§ TASK ITEM: Output the entries below unchanged, except for the pictures.

::::::::

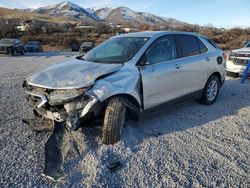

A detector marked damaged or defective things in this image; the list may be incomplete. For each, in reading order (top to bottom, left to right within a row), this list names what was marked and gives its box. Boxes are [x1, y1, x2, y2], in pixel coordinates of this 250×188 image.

crumpled front hood [27, 58, 123, 89]
broken headlight [47, 87, 90, 105]
damaged silver sedan [22, 31, 226, 180]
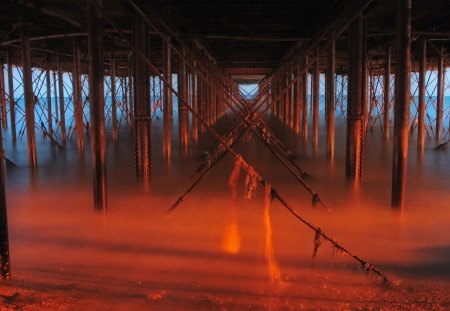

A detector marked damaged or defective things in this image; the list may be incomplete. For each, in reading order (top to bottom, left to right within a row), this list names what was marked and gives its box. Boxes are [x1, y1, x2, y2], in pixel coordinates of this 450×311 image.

rusty metal pole [20, 24, 37, 171]
rusty metal pole [89, 0, 108, 212]
rusty metal pole [132, 14, 151, 184]
rusty metal pole [346, 14, 364, 184]
rusty metal pole [390, 0, 412, 211]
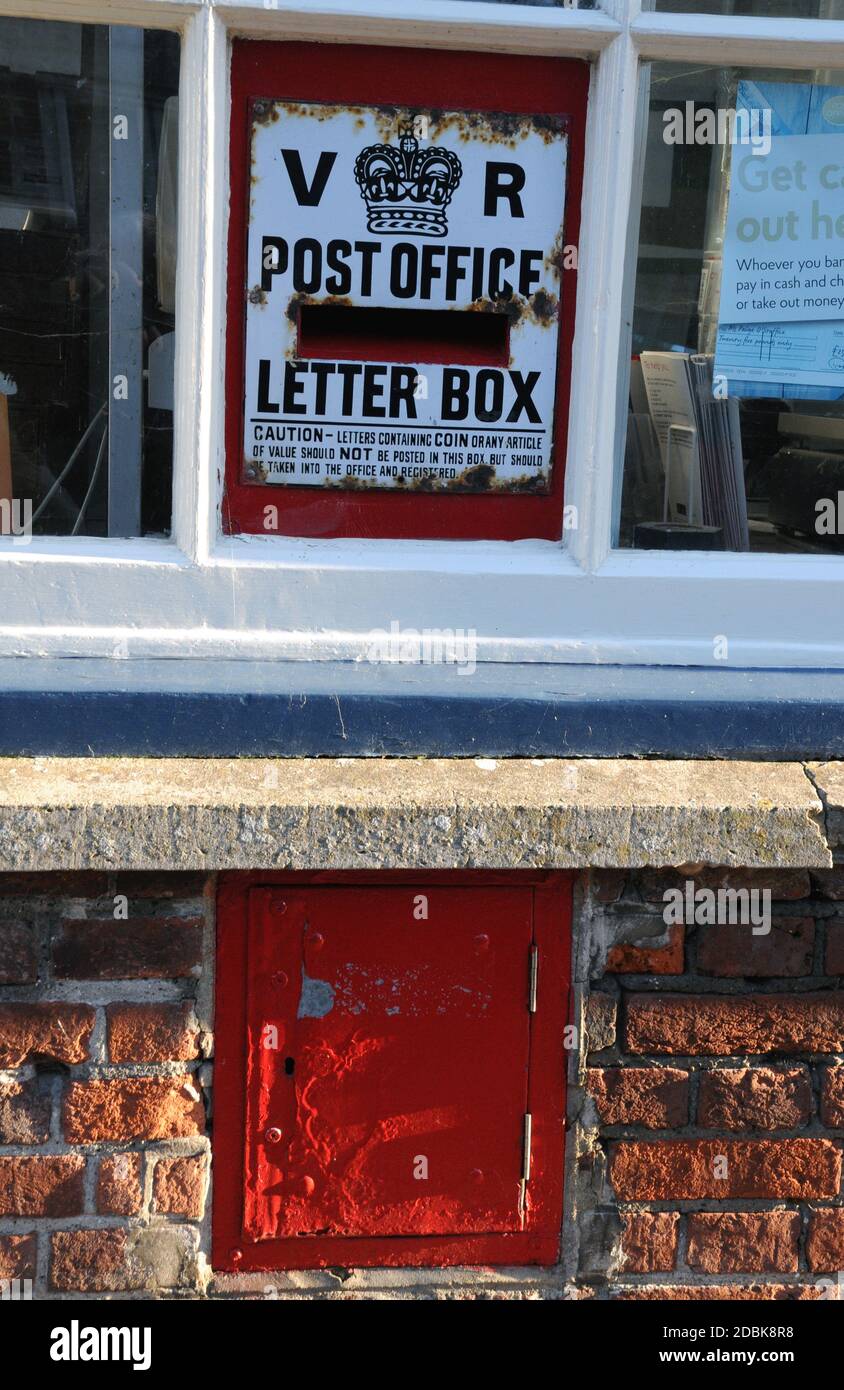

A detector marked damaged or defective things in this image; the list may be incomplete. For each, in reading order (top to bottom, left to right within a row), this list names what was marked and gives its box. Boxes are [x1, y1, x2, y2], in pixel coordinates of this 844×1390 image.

rusty metal plate [241, 99, 568, 490]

::::::::

§ ANSWER FOR THE TASK:
A detector marked damaged or defective things in this image; the list may be incomplete. For each, in reading order (top to bottom, left to right within a row), this list names what was marked and gives its box. Boxes are [x1, y1, x2, y2], in pixel coordinates of this 250×188 image.

crumpled front hood [27, 58, 123, 89]
broken headlight [47, 87, 90, 105]
damaged silver sedan [22, 31, 226, 180]

A detector marked damaged or defective things in this image; the list may be incomplete. For each, in reading order (top to bottom, left to right within a row), this list names what was marked and gives its box. Boxes are [x1, y1, x2, y2], in pixel coordinates of this 450×311 image.

rusty metal pole [20, 24, 37, 171]
rusty metal pole [89, 0, 108, 212]
rusty metal pole [132, 14, 151, 184]
rusty metal pole [346, 14, 364, 184]
rusty metal pole [390, 0, 412, 211]

A detector marked damaged or defective things in this image; the list may be incomplete. For each, in reading order (top to bottom, left to right within a row), this list names what was marked and gives its box. Boxes are [x1, y1, x2, y2], in pixel coordinates of this 844×1390 image.

rusty metal plate [241, 99, 568, 490]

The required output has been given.